PROVIDED PASSAGE:
Assigner for pytorch modules.

Assign models to different devices. In the scope of a single process. Assigner assumes all GPUs have the same processing power.

Assignment is based on four aspects:

1. Distance and model connections. Connection is usually indicated by the amount of data transmitted between two models.

2. Compute complexity.

3. Model size.

4. Entropy.

Four aspects are controlled by four weights:

1. connection_weight, assigner will try to reduce the total distance * connection if this weight is larger.

2. size_match_weight, this weight controls the total memory space used on a single device, only works if total assigned memory of models exceeds allowed device memory size (internally it uses a relu activation), the larger, the tighter and more restricted the fit.

3. complexity_match_weight, this weights balance the model computation cost across devices, assigner will try to even the computation cost / compute power ratio for each device if this weight is larger.

4. entropy_weight, this weight minimize the uncertainty of model placement probability, so model i will have a close to 1 probability of locating on some device j if this weight is larger.

Assignment uses gradient descent to compute the probability matrix of each model i locating on each available device j.

See also

ModelSizeEstimator

Note

When the sum of your model size is very close to the capacity of your device memory, ModelAssigner does not respond very well to the size_match_weight, therefore, please consider about increasing model_size_multiplier or decreasing max_mem_ratio.

Parameters

• models (List[torch.nn.modules.module.Module]) – Models to assign.

• model_connection (Dict[Tuple[int, int], int]) – Connection weight between modules. Must be positive

• devices (List[Union[torch.device, str]]) – Available devices.

• model_size_multiplier – Size multiplier of models, used to reserve enough space for models,

• max_mem_ratio – Maximum percent of memory allowed.

• cpu_weight – Weight of cpu. Relative to the computing power of one GPU. By default it is 0 so no computation will be performed on CPU. Must be positive

• connection_weight – Weight of connection between models.

• size_match_weight – Weight of size match.

• complexity_match_weight – Weight of complexity match.

• entropy_weight – Weight of entropy.

• iterations – Number of optimization iterations.

• update_rate – Learning rate of the adam optimizer.

Saved data entries
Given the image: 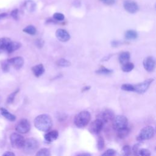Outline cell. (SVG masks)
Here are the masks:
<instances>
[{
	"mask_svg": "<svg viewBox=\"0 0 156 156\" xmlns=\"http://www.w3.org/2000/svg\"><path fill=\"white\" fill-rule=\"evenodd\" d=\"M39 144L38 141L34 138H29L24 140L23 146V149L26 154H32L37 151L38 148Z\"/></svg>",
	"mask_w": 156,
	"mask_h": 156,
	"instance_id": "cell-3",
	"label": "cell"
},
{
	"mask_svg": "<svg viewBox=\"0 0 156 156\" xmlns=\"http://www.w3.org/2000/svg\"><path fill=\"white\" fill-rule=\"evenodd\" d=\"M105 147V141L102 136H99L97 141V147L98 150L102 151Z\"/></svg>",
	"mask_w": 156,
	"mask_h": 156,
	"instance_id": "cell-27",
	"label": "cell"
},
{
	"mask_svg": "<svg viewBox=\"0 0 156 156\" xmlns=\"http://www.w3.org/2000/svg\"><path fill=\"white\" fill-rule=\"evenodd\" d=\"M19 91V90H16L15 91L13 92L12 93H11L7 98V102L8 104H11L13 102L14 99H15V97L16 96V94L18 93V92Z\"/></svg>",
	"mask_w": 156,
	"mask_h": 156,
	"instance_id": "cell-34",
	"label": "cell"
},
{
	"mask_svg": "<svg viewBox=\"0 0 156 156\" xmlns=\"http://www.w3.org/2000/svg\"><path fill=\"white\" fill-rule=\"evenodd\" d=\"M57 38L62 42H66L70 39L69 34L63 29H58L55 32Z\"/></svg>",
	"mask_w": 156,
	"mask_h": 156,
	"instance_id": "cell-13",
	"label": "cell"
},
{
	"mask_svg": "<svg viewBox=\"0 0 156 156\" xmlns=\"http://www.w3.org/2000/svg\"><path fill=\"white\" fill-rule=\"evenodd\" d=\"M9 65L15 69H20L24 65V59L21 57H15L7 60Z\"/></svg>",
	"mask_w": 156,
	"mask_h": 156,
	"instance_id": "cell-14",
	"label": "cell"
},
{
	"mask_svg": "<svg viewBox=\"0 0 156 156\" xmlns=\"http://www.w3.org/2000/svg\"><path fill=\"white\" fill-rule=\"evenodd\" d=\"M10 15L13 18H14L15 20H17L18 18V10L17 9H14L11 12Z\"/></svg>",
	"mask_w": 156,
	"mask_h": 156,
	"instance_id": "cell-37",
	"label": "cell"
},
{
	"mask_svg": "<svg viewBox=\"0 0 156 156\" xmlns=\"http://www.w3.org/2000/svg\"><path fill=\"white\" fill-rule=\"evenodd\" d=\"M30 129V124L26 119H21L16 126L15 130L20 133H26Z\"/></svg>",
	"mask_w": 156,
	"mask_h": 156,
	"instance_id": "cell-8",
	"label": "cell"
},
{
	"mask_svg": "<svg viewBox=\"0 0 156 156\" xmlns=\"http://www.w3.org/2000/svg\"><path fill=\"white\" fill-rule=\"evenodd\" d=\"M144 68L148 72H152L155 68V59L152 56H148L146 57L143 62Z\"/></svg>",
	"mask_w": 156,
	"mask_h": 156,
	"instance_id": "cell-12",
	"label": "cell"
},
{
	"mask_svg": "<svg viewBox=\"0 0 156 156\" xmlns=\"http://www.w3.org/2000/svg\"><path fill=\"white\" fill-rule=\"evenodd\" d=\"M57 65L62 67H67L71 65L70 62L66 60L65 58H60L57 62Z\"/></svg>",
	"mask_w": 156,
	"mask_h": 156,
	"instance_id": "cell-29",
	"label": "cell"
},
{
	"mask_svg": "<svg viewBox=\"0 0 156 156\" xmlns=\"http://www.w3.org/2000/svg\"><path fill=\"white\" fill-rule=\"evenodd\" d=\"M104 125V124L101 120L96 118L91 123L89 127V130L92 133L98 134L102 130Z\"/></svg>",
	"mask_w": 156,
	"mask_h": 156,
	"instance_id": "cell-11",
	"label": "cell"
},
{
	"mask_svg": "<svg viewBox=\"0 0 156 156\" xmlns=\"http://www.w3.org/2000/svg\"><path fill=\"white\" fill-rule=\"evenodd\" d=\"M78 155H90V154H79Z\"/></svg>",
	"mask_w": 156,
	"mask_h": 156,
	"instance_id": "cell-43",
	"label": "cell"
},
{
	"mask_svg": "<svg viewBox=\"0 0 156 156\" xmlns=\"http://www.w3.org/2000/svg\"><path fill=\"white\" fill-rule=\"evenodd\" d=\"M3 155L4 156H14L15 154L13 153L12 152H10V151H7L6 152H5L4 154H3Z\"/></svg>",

INSTRUCTION 1: From the model assigner documentation, extract the span starting with "3. complexity_match_weight, this" and going on through "j if this weight is larger.".
INSTRUCTION 2: In the model assigner documentation, what method is used to compute the probability matrix of each model being placed on each available device?
INSTRUCTION 3: Give what follows the last sentence of the model assigner documentation, continuing that text.

TASK OUTPUT 1:
3. complexity_match_weight, this weights balance the model computation cost across devices, assigner will try to even the computation cost / compute power ratio for each device if this weight is larger.

4. entropy_weight, this weight minimize the uncertainty of model placement probability, so model i will have a close to 1 probability of locating on some device j if this weight is larger.

TASK OUTPUT 2: Gradient descent.

TASK OUTPUT 3:
• gpu_gpu_distance – Estimated distance cost between gpu-gpu. Must be positive

• cpu_gpu_distance – Estimated distance cost between cpu-gpu. Must be positive

• move_models – Whether to automatically move the models after assignment.

static optimize_placement(optimizer, placement, model_size, size_capacity, model_complexity, complexity_capacity, model_connection, device_distance, connection_weight, size_match_weight, complexity_match_weight, entropy_weight)

Suppose there are n models to place and m devices available.

Parameters

• optimizer – optimizer of placement

• placement (torch.Tensor) – shape [n, m]

• model_size (torch.Tensor) – shape [1, n]

• size_capacity (torch.Tensor) – shape [1, m]

• model_complexity (torch.Tensor) – shape [1, n]

• complexity_capacity (torch.Tensor) – shape [1, m]

• model_connection (torch.Tensor) – shape [n, n]

• device_distance (torch.Tensor) – shape [m, m]

• connection_weight (float) – Weight of connection between models.

• size_match_weight (float) – Weight of size match.

• complexity_match_weight (float) – Weight of complexity match.

• entropy_weight (float) – weight of entropy.

property assignment

List[t.device]: Assigned devices for each model in your model list.

class machin.parallel.assigner.ModelSizeEstimator(model, size_multiplier=2)

Bases: object

Size estimator for pytorch modules.

Estimates the size of PyTorch models in memory.

Note

This estimator can only estimate the total size of parameters and buffers. Therefore we need to multiply the raw estimated size with a correction coefficient to reserve enough space for models.

Parameters

• model (torch.nn.modules.module.Module) – Model to be estimated.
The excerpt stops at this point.